Enter your values and click Calculate
Sod turns bare dirt into a finished lawn in a day, but ordering it accurately matters: too little leaves gaps that weeds colonize while you wait for a second delivery, and too much is wasted money on a product that dies on the pallet within 24–48 hours. This calculator converts your lawn dimensions into the quantities sod is actually sold in — square feet, standard 10 sq ft rolls, and 450 sq ft pallets — with a waste allowance added for cutting around curves, beds, and obstacles. It also estimates cost two ways: the material cost at your local price per square foot (typically $0.35–0.85 for delivered sod, varying by grass species and region), and a professionally installed range that includes ground preparation, delivery, and laying.
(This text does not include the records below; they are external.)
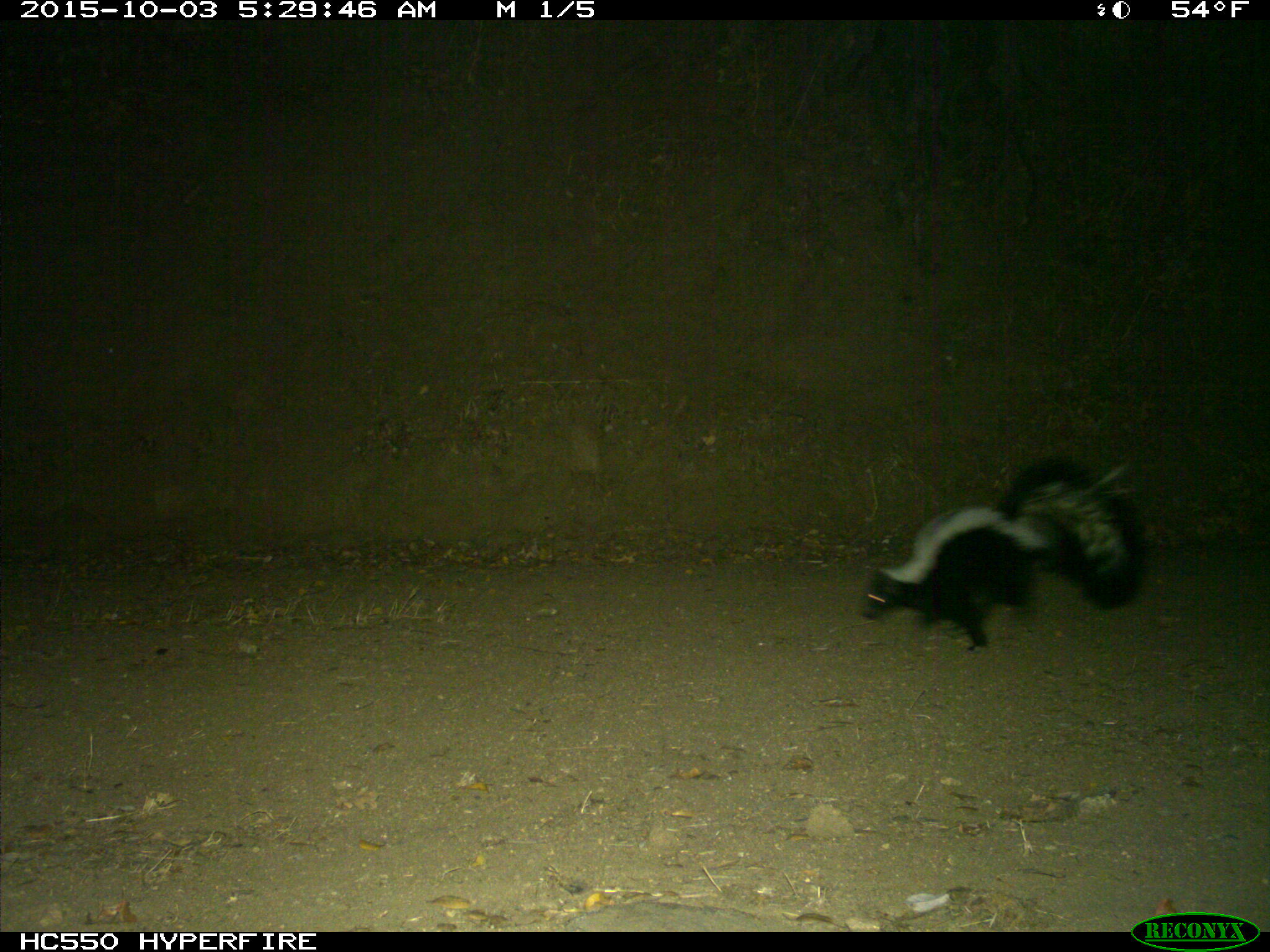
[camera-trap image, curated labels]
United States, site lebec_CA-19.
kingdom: Animalia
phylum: Chordata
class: Mammalia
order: Carnivora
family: Mephitidae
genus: Mephitis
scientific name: Mephitis mephitis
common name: striped skunk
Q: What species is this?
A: Mephitis mephitis (striped skunk).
For irregular lawns, split the area into rectangles, run each, and add the results — or measure the total area and enter it as length × 1. Order for delivery the day you plan to install: sod is perishable, and a pallet sitting in the sun loses viability fast.
How It Works
Lawn area = length × width, and the waste allowance is added on top (5% covers straight cuts on a simple rectangle; use 10% or more when the lawn has curves, trees, and beds that force trimming). Quantity conversions use the standard units sod farms sell: rolls of 2 ft × 5 ft (10 sq ft) and pallets covering approximately 450 sq ft — pallet coverage varies between 400 and 500 sq ft by supplier, so confirm before ordering. DIY material cost multiplies the order quantity by your entered price per square foot; delivered sod typically runs $0.35–0.85 per sq ft in 2026 depending on species (fescue and ryegrass at the low end, premium zoysia and specialty bermudas at the top) and region. The professionally installed range applies $1–2 per square foot over the measured area, covering soil preparation, grading, delivery, and laying — the wide range reflects how much prep the existing ground needs, which is the biggest cost driver on install jobs.